こういう、最後を読ませたいがための「落ちもの」はあたくしの嫌う最たるものなので、なるべく、最後の価値を下げようと頑張ったが、「落ちもの」にしない限り、終らないようだったので、これであきらめた。
一気に書ききった点は、満足している。
KL時代、持て余した暇の最中に書き上げた「魔王」という、ほとんど最初期の短編からすれば、多少は成長したようにも思うが、実はそんなに変っておらず、慄然とするばかり。
■いずれにしても、これは、先日、確定申告のため税務署へ行き、そのついでに同居する職安を見てきたため、書けた一編。たまには、妙なものを見物してくるのも価値がある。
こうしてある程度、何か新しいものを知覚しないと小説が書けないというのは、良いことなのか、悪いことなのか。
同じものを量産しても仕方ないと考えているから、何かが無いと書けないわけだけれど、何も書かないと、こんなものしか書けなくなってしまうから、さてどうしようかと、茫然とするばかり。
しばらく、短編を量産してみようかと思っているというか、願っている。。。質はともかく。

> _指示一覧_:
• 1. 短編執筆についての本文から、「こういう、最後を読ませたいが」という語句を含む箇所で始まり「ようかと、茫然とするばかり。」で終わる部分を、一字も変えずに書き写せ。
• 2. 短編執筆についての本文によると、書き手が税務署へ行ったのは何のためか。
• 3. 短編執筆についての本文の続きを、最後の文の後から書き進めよ。

> _提供情報_:

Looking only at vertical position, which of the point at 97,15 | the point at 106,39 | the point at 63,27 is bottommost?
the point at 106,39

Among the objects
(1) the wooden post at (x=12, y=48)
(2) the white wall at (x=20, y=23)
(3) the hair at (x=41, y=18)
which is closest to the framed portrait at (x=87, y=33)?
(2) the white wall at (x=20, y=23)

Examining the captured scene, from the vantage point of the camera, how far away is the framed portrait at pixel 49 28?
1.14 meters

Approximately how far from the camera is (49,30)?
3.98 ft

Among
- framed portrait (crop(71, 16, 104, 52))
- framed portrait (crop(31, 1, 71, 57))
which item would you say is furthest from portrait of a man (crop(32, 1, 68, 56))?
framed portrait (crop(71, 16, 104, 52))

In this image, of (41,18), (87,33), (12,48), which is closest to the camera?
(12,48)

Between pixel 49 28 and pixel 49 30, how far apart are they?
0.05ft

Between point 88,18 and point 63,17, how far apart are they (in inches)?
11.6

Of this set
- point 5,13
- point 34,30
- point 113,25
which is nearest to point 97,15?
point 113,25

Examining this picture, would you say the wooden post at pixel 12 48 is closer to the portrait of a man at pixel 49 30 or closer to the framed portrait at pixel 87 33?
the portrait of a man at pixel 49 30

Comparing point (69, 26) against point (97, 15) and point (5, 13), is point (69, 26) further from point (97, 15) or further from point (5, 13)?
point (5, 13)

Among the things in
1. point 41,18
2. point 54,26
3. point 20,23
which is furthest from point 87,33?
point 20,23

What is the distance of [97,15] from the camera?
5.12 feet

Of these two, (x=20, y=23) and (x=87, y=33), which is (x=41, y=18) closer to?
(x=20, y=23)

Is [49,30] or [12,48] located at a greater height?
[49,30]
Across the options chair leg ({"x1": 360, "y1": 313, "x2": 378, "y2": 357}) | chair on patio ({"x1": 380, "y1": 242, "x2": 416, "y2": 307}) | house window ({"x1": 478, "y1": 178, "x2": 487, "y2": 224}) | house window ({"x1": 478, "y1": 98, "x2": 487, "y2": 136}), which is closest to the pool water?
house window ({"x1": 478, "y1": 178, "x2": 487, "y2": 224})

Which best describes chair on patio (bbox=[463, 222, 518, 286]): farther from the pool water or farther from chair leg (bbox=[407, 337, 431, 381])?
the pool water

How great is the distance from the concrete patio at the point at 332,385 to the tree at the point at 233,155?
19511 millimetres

> _回答_:
• 1.
こういう、最後を読ませたいがための「落ちもの」はあたくしの嫌う最たるものなので、なるべく、最後の価値を下げようと頑張ったが、「落ちもの」にしない限り、終らないようだったので、これであきらめた。
一気に書ききった点は、満足している。
KL時代、持て余した暇の最中に書き上げた「魔王」という、ほとんど最初期の短編からすれば、多少は成長したようにも思うが、実はそんなに変っておらず、慄然とするばかり。
■いずれにしても、これは、先日、確定申告のため税務署へ行き、そのついでに同居する職安を見てきたため、書けた一編。たまには、妙なものを見物してくるのも価値がある。
こうしてある程度、何か新しいものを知覚しないと小説が書けないというのは、良いことなのか、悪いことなのか。
同じものを量産しても仕方ないと考えているから、何かが無いと書けないわけだけれど、何も書かないと、こんなものしか書けなくなってしまうから、さてどうしようかと、茫然とするばかり。

• 2. 確定申告のため。

• 3.
芥川賞候補「ビッチマグネット」読書感想文 2010/03/08

■受賞作なしなんて、別段珍しくもない――と思いきや、ここ十数年は無かったらしい、文藝春秋に候補作として掲載されていたものを読んだ、ら、
コレハヒドイ。
主人公の口調からして気持ち悪く、違和感があり、いや、そんなことはどうでも良く、時々思いついたように自問自答する問いかけは陳腐きわまりなく、悪びれぬ現代ミステリー小説の要素を詰め込みつつ進展する物語に何の興も覚えることは出来なかった。
これは現代的若者の成長の物語だと読み取った池澤夏樹の絶賛があって掲載されたようだけれど、なるほど、それを主題だと読み取れば、いかにも現代的であるし、長いし、あれこれ呟いているから、大した作だと感心もできる――だけれど、これはまさしくあたくしの嫌いな現代アートの名品の鑑賞マニュアルじゃまいか?
薄っぺらいものを、どぎつい様式で提供して、見る側に解釈を強いる――。
で、人によってはそれに大感心し、大絶賛するが、大半の人は、「ああ、アートね」と呟くだけという、別世界。
……そういう次第であるから、大半の銓衡委員の「悪くない点もある、けど別に」というコメントに程度が表れていて、でも結局、それが今主流の、現代文学の傾向全般じゃまいか。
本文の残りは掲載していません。